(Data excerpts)
Segment Open
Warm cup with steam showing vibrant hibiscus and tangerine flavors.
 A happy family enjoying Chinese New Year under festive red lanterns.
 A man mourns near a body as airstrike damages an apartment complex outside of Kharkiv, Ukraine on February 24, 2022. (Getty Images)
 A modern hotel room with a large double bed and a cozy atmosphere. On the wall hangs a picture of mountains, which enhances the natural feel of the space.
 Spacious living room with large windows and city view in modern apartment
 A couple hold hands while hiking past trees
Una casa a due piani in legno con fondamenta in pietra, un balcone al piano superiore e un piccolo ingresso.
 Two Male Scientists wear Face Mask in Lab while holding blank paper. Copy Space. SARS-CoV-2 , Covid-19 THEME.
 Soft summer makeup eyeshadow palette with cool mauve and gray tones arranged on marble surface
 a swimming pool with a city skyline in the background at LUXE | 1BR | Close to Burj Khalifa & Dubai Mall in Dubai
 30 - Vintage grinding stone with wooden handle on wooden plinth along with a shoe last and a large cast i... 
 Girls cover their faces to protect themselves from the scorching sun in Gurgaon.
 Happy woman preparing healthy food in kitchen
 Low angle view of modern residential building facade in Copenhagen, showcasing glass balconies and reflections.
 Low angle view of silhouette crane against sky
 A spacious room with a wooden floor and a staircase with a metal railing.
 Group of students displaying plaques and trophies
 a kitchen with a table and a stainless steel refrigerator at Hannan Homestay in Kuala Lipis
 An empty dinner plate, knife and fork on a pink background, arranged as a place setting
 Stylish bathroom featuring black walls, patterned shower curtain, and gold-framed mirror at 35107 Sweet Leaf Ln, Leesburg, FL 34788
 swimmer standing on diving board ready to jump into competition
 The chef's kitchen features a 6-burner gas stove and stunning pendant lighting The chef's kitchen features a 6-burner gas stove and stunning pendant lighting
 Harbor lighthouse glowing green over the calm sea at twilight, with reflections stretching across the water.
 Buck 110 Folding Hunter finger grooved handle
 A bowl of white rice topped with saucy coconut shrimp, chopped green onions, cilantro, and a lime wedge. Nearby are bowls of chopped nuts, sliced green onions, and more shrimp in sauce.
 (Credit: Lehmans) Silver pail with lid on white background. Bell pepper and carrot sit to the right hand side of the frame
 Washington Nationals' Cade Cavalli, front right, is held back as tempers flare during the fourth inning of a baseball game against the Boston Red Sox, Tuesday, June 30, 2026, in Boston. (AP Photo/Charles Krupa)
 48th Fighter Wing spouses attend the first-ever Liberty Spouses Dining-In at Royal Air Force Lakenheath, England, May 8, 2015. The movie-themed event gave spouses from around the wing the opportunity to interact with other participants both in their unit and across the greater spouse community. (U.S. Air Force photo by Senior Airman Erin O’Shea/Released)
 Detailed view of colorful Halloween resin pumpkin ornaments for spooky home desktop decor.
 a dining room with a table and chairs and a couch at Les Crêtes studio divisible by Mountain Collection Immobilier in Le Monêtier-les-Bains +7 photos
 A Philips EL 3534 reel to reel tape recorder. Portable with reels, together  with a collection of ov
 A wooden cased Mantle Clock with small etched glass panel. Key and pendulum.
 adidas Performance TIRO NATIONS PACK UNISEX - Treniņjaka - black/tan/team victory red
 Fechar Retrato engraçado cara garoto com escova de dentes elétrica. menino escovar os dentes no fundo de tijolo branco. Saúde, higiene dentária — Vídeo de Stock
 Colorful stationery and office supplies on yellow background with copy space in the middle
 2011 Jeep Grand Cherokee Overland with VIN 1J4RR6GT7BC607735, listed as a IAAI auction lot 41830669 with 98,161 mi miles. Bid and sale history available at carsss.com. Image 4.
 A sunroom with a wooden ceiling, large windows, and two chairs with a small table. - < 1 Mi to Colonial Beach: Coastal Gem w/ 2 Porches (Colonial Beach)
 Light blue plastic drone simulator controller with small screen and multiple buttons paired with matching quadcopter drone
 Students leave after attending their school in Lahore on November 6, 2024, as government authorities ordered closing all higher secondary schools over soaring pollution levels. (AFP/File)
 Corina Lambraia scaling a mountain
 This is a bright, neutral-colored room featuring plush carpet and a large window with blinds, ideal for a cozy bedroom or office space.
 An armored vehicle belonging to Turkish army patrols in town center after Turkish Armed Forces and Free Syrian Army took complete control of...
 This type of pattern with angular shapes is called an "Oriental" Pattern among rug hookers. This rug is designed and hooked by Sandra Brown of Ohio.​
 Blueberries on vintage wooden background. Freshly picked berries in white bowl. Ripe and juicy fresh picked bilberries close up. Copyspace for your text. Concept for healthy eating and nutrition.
Segment Closed
Goal of the exercise:
Read the data above and pull out each line that holds the string "chairs".

Written answer:
 a dining room with a table and chairs and a couch at Les Crêtes studio divisible by Mountain Collection Immobilier in Le Monêtier-les-Bains +7 photos
 A sunroom with a wooden ceiling, large windows, and two chairs with a small table. - < 1 Mi to Colonial Beach: Coastal Gem w/ 2 Porches (Colonial Beach)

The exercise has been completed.